**** DATA FOR THIS TASK

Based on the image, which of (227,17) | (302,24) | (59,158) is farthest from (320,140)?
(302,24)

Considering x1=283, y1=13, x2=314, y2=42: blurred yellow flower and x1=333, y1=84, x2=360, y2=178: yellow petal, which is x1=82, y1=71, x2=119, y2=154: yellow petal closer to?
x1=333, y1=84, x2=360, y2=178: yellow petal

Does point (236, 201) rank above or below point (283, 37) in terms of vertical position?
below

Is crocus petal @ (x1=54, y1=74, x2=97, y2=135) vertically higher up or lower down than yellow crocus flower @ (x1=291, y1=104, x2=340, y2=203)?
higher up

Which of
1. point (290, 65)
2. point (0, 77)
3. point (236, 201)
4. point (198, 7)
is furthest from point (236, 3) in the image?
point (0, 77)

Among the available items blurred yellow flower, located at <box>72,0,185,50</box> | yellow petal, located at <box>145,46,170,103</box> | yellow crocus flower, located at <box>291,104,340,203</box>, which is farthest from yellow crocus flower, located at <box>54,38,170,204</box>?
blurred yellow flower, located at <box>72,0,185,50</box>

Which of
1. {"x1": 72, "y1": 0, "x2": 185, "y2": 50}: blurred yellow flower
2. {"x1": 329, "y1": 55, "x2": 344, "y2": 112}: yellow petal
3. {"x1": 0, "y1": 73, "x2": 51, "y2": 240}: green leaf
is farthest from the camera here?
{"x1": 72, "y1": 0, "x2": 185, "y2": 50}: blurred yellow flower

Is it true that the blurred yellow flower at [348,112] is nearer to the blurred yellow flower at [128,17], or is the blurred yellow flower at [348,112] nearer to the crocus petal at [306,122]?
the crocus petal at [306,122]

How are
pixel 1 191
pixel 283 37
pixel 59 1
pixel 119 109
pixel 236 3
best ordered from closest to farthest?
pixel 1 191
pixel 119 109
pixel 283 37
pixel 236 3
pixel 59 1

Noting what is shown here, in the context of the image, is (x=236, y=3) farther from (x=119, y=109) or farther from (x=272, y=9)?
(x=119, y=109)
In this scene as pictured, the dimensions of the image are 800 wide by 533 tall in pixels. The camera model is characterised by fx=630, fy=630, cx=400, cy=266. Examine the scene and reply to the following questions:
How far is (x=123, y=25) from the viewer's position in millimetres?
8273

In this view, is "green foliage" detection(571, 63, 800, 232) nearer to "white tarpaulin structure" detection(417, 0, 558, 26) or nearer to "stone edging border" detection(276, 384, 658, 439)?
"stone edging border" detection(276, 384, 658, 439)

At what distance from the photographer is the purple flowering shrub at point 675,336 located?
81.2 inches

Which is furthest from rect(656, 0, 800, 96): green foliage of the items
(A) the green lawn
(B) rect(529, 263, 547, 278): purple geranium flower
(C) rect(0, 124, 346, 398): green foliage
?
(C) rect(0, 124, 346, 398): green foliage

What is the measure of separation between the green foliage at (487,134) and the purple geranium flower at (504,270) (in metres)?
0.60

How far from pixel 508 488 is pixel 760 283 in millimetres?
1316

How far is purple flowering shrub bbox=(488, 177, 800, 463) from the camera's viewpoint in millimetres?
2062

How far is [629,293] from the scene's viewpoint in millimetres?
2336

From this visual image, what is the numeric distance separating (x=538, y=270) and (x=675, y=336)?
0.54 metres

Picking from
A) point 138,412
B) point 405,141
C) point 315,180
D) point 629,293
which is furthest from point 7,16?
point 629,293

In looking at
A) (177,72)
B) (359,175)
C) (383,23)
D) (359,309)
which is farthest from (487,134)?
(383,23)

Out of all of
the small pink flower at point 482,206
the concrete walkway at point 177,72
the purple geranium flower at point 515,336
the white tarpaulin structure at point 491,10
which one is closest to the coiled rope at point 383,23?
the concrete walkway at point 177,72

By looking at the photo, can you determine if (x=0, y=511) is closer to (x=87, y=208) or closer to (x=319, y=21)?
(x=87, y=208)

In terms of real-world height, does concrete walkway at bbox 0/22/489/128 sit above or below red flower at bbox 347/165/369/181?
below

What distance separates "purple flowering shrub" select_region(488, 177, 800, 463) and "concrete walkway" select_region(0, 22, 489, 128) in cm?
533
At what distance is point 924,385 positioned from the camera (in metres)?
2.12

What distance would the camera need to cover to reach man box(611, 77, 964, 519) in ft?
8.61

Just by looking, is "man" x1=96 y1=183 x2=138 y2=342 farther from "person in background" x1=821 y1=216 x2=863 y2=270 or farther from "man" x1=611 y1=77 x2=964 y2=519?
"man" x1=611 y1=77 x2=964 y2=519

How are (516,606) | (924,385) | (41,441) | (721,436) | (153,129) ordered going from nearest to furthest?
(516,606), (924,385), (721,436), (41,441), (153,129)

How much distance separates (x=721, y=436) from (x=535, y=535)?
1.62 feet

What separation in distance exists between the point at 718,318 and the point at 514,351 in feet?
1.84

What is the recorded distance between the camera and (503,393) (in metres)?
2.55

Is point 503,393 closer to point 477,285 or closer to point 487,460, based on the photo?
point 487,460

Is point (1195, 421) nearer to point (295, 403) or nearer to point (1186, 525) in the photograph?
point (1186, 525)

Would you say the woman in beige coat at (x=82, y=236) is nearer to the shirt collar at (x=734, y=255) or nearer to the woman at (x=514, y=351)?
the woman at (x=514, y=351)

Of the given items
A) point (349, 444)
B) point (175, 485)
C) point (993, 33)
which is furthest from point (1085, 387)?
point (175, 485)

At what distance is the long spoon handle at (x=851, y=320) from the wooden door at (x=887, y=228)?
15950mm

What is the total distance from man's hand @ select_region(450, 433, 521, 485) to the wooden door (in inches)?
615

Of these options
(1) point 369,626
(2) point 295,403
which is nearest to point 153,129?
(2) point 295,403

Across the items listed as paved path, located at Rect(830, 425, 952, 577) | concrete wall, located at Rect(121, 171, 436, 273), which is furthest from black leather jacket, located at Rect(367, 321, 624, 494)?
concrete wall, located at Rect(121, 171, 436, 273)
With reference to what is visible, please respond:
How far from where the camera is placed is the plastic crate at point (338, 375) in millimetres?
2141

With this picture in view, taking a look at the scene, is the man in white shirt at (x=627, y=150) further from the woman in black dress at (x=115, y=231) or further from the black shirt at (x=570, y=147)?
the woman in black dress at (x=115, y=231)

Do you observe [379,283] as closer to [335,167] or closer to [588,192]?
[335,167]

********

REQUIRED WORK:
Can you update all of the data above so that every "farthest" becomes "most distant", with nothing else changed?

RESULT FOR THIS EXERCISE:
Based on the image, which of (227,17) | (302,24) | (59,158) is most distant from (320,140)?
(302,24)

Considering x1=283, y1=13, x2=314, y2=42: blurred yellow flower and x1=333, y1=84, x2=360, y2=178: yellow petal, which is x1=82, y1=71, x2=119, y2=154: yellow petal closer to?
x1=333, y1=84, x2=360, y2=178: yellow petal

Does point (236, 201) rank above or below point (283, 37) in terms of vertical position?
below

Is crocus petal @ (x1=54, y1=74, x2=97, y2=135) vertically higher up or lower down than yellow crocus flower @ (x1=291, y1=104, x2=340, y2=203)?
higher up

Which of
1. point (290, 65)
2. point (0, 77)
3. point (236, 201)
4. point (198, 7)
is furthest from point (236, 3) in the image?
point (0, 77)

Among the available items blurred yellow flower, located at <box>72,0,185,50</box> | yellow petal, located at <box>145,46,170,103</box> | yellow crocus flower, located at <box>291,104,340,203</box>, which is most distant from yellow crocus flower, located at <box>54,38,170,204</box>?
blurred yellow flower, located at <box>72,0,185,50</box>

Which of
1. {"x1": 72, "y1": 0, "x2": 185, "y2": 50}: blurred yellow flower
2. {"x1": 329, "y1": 55, "x2": 344, "y2": 112}: yellow petal
3. {"x1": 0, "y1": 73, "x2": 51, "y2": 240}: green leaf
is most distant from the camera here?
{"x1": 72, "y1": 0, "x2": 185, "y2": 50}: blurred yellow flower

Is it true that the blurred yellow flower at [348,112] is nearer to the blurred yellow flower at [128,17], or is the blurred yellow flower at [348,112] nearer to the crocus petal at [306,122]?
the crocus petal at [306,122]

How are
pixel 1 191
pixel 283 37
pixel 59 1
pixel 119 109
pixel 236 3
best ordered from closest to most distant?
pixel 1 191
pixel 119 109
pixel 283 37
pixel 236 3
pixel 59 1

Noting what is shown here, in the context of the image, is (x=236, y=3) farther from (x=119, y=109) or farther from (x=272, y=9)?
(x=119, y=109)
In this scene as pictured, the dimensions of the image are 800 wide by 533 tall in pixels. The camera model is characterised by fx=630, fy=630, cx=400, cy=266. Examine the scene and reply to the following questions:
How far is (x=123, y=25) from the viewer's position in millimetres?
8273

In this view, is "green foliage" detection(571, 63, 800, 232) nearer to "white tarpaulin structure" detection(417, 0, 558, 26) or nearer to "stone edging border" detection(276, 384, 658, 439)?
"stone edging border" detection(276, 384, 658, 439)

At what distance from the photographer is the purple flowering shrub at point 675,336 located?
81.2 inches

Which is furthest from rect(656, 0, 800, 96): green foliage of the items
(A) the green lawn
(B) rect(529, 263, 547, 278): purple geranium flower
(C) rect(0, 124, 346, 398): green foliage
?
(C) rect(0, 124, 346, 398): green foliage

What is the measure of separation between the green foliage at (487,134) and the purple geranium flower at (504,270) (in metres)?
0.60

How far from pixel 508 488 is pixel 760 283 in millimetres?
1316

How far is purple flowering shrub bbox=(488, 177, 800, 463) from the camera's viewpoint in millimetres?
2062

How far is [629,293] from the scene's viewpoint in millimetres?
2336

From this visual image, what is the numeric distance separating (x=538, y=270) and (x=675, y=336)?
0.54 metres

Picking from
A) point 138,412
B) point 405,141
C) point 315,180
D) point 629,293
which is furthest from point 7,16?
point 629,293

In looking at
A) (177,72)
B) (359,175)
C) (383,23)
D) (359,309)
which is most distant from (487,134)?
(383,23)

Out of all of
the small pink flower at point 482,206
the concrete walkway at point 177,72
the purple geranium flower at point 515,336
the white tarpaulin structure at point 491,10
which one is closest to the coiled rope at point 383,23?
the concrete walkway at point 177,72

By looking at the photo, can you determine if (x=0, y=511) is closer to (x=87, y=208) or closer to (x=319, y=21)?
(x=87, y=208)

In terms of real-world height, does concrete walkway at bbox 0/22/489/128 sit above or below red flower at bbox 347/165/369/181?
below

What distance separates "purple flowering shrub" select_region(488, 177, 800, 463) and "concrete walkway" select_region(0, 22, 489, 128) in cm?
533
At what distance is point 924,385 positioned from the camera (in metres)?
2.12

What distance would the camera need to cover to reach man box(611, 77, 964, 519) in ft?
8.61

Just by looking, is "man" x1=96 y1=183 x2=138 y2=342 farther from "person in background" x1=821 y1=216 x2=863 y2=270 or farther from "man" x1=611 y1=77 x2=964 y2=519?
"man" x1=611 y1=77 x2=964 y2=519

How are (516,606) | (924,385) | (41,441) | (721,436) | (153,129) ordered going from nearest to furthest?
(516,606), (924,385), (721,436), (41,441), (153,129)

How much distance separates (x=721, y=436) from (x=535, y=535)?
1.62 feet

What separation in distance exists between the point at 718,318 and the point at 514,351 in feet?
1.84

What is the recorded distance between the camera and (503,393) (in metres)?
2.55

Is point 503,393 closer to point 477,285 or closer to point 487,460, based on the photo?
point 487,460

Is point (1195, 421) nearer to point (295, 403) or nearer to point (1186, 525) in the photograph?
point (1186, 525)

Would you say the woman in beige coat at (x=82, y=236) is nearer to the shirt collar at (x=734, y=255) or nearer to the woman at (x=514, y=351)?
the woman at (x=514, y=351)

Of the given items
A) point (349, 444)
B) point (175, 485)
C) point (993, 33)
which is furthest from point (1085, 387)?
point (175, 485)

At what distance is the long spoon handle at (x=851, y=320) from the wooden door at (x=887, y=228)?
15950mm

What is the total distance from man's hand @ select_region(450, 433, 521, 485) to the wooden door (in inches)?
615

Of these options
(1) point 369,626
(2) point 295,403
which is nearest to point 153,129?
(2) point 295,403

Across the items listed as paved path, located at Rect(830, 425, 952, 577) | concrete wall, located at Rect(121, 171, 436, 273), which is furthest from black leather jacket, located at Rect(367, 321, 624, 494)?
concrete wall, located at Rect(121, 171, 436, 273)
With reference to what is visible, please respond:
How far from where the camera is placed is the plastic crate at point (338, 375) in millimetres?
2141

With this picture in view, taking a look at the scene, is the man in white shirt at (x=627, y=150) further from the woman in black dress at (x=115, y=231) or further from the black shirt at (x=570, y=147)?
the woman in black dress at (x=115, y=231)

Do you observe [379,283] as closer to [335,167] or closer to [588,192]?
[335,167]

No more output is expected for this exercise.